- Information supplied -

========================================================================

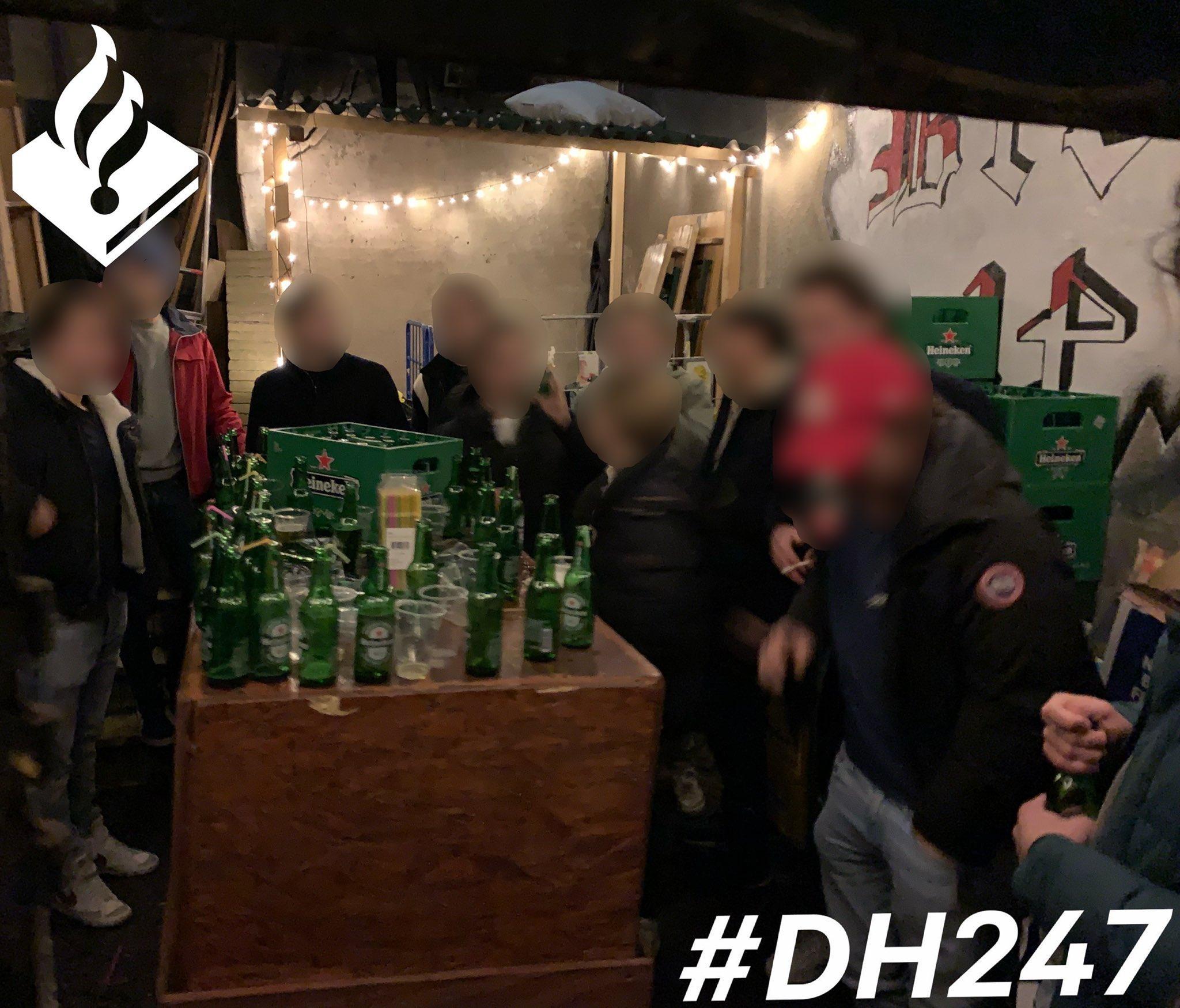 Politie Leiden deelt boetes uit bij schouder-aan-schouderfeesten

========================================================================

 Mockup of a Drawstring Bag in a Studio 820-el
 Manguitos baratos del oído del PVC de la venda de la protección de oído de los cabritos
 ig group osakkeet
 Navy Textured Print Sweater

========================================================================

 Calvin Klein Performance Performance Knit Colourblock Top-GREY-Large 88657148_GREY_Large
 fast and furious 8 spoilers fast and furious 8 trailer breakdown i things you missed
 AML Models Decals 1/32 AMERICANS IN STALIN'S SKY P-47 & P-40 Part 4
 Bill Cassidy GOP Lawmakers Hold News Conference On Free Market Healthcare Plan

========================================================================

- Work item -
Copy the entries above exactly, but only from the line holding "Calvin Klein Performance" through the line holding "Bill Cassidy GOP", both included.

- Solution for this exercise -
 Calvin Klein Performance Performance Knit Colourblock Top-GREY-Large 88657148_GREY_Large
 fast and furious 8 spoilers fast and furious 8 trailer breakdown i things you missed
 AML Models Decals 1/32 AMERICANS IN STALIN'S SKY P-47 & P-40 Part 4
 Bill Cassidy GOP Lawmakers Hold News Conference On Free Market Healthcare Plan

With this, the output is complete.